The Race of the Year is approaching. In only eight days, the starting lights at the legendary Le Mans 24 Hours will switch to green at 3 p.m. Tom Kristensen will have the chance for his ninth victory at the world's most important endurance race; while Audi as a brand could win its tenth victory. 

The preparations for the race have been excellent. During the last tests which followed the R18 TDI's racing debut at the 1,000-kilometer race at Spa-Francorchamps the squad at Monza and Le Castellet primarily focused on reliability and on performance to be as consistent as possible. As the acid test for Le Mans, the car had to cover a distance of 6,000 kilometers - about 600 more than it did when it clinched last year's record victory. The R18 TDI mastered this requirement without any problem and while fine-tuning the car the team achieved another perhaps crucially important final step. 

The Audi R18 TDI has got a compact 3.7-liter V6 TDI engine with a mono-VTG turbocharger and full LED headlights.
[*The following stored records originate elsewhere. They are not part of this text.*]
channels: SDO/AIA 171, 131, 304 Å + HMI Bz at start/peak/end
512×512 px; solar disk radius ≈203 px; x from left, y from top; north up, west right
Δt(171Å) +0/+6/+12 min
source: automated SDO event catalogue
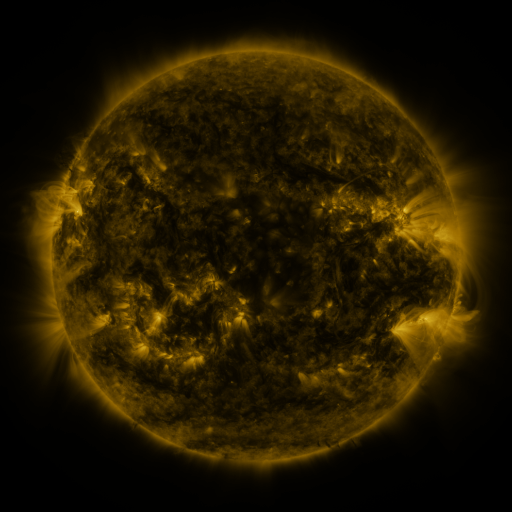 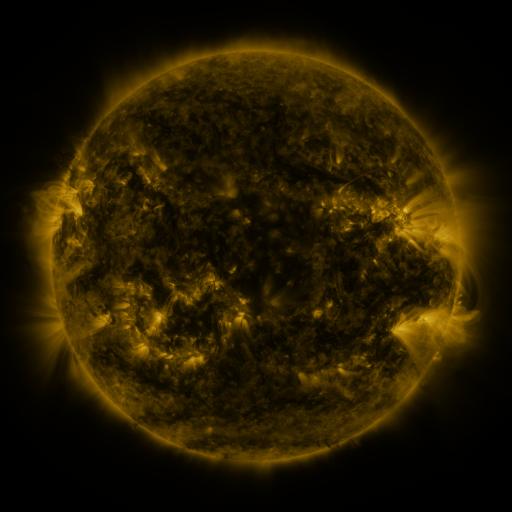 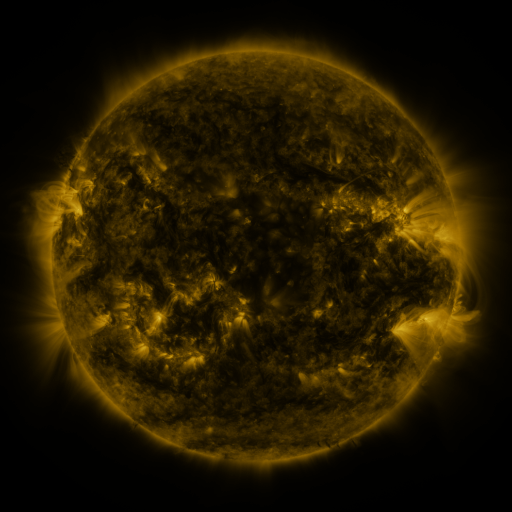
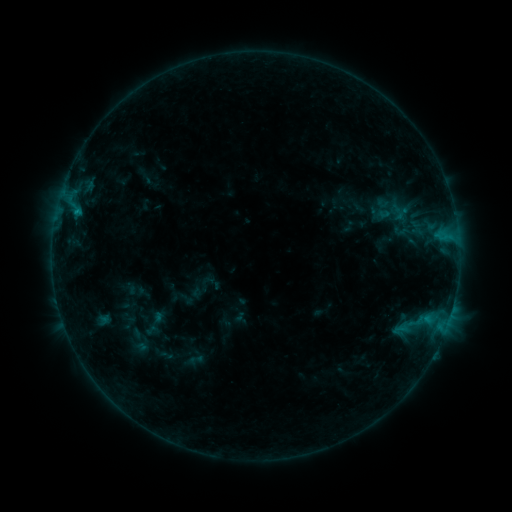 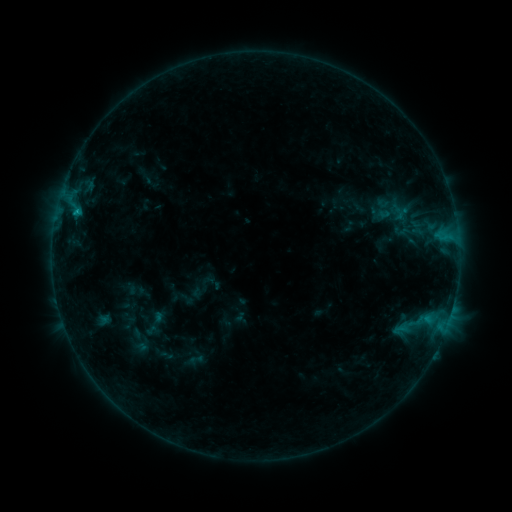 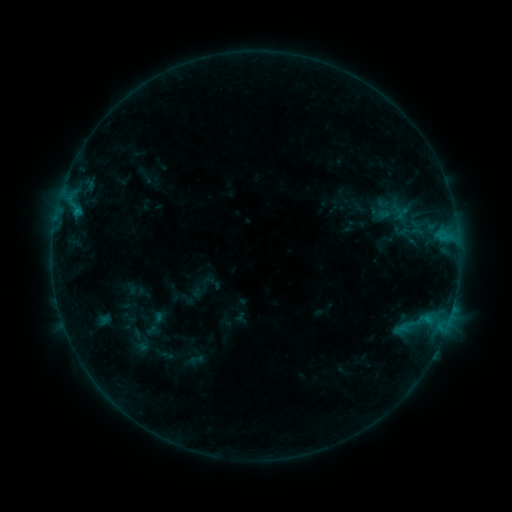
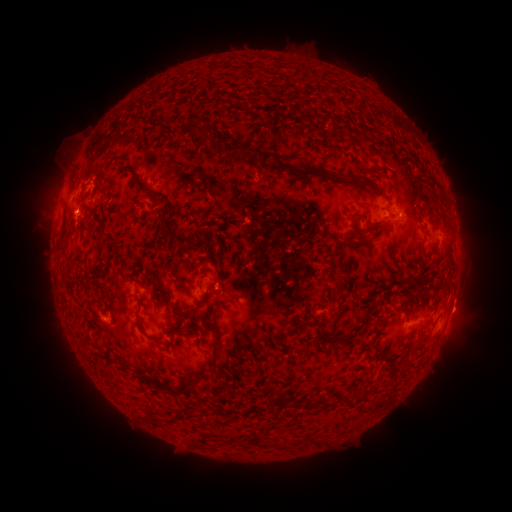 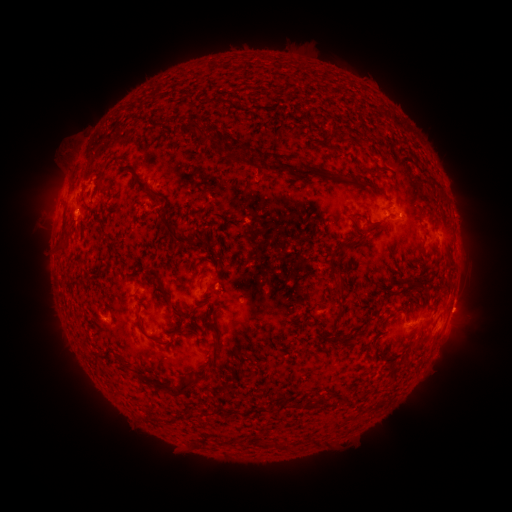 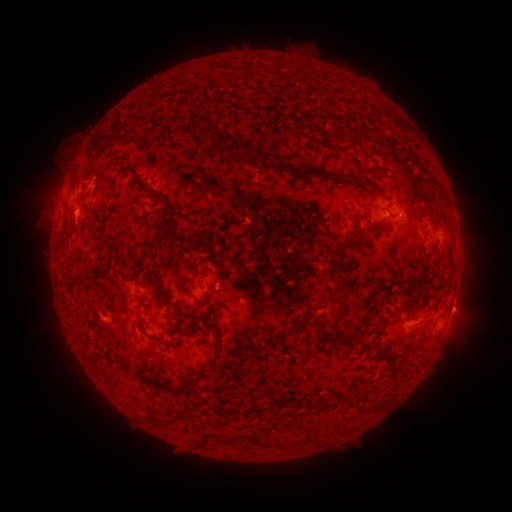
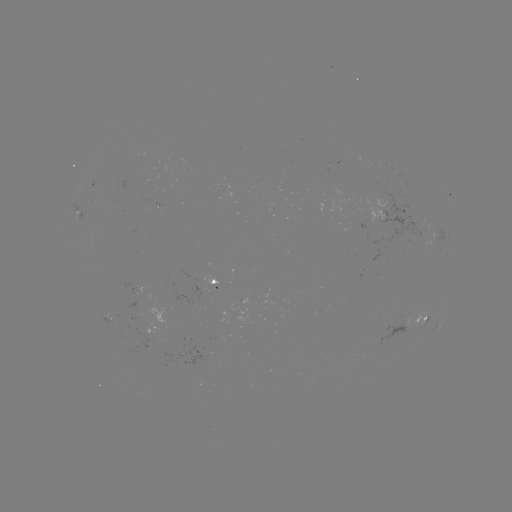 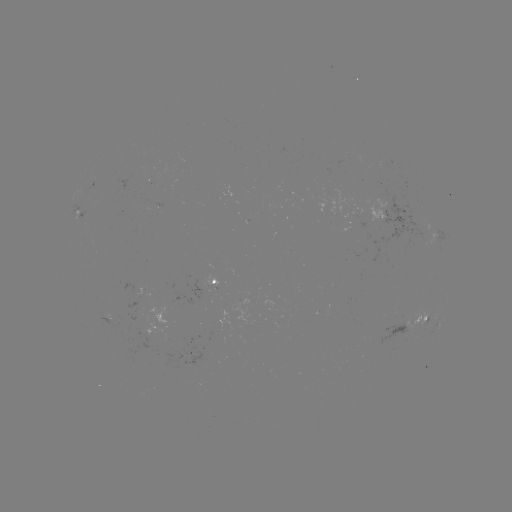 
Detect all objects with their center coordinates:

Despite the reduction in power output due to the smaller, highly turbocharged engines prescribed in 2011 the Audi R18 TDI thanks to efficient aerodynamics achieves the same top speed at Le Mans as the predecessor model, the R15 TDI, did. The lap times set on the 13.629-kilometer race track during the test day in early May were already impressive. According to the projections of Audi Sport's engineers the new LMP1 sports car should have made even further steps regarding speed and consistency.

However, Tom Kristensen predicts a close and hard race this year.

"This time Le Mans will be even more difficult than before for a number of reasons. On the official test day in April the top five cars were within one second of each other, on a lap distance of 13.6 kilometers! I think that the pace of Audi and Peugeot in qualifying and in the race will be very similar. That means that we've got to handle our pit stops in a sure and absolutely precise manner and that we need a good race strategy. Lap times are crucial, but so is the efficient use of fuel and the tires. Since November we've been completing tests that were focused on lap times as well as on durability. On the test day at Le Mans we were first and second and finished our race debut at Spa in third place. We've finished all preparations and are fully concentrating on the race," says Kristensen.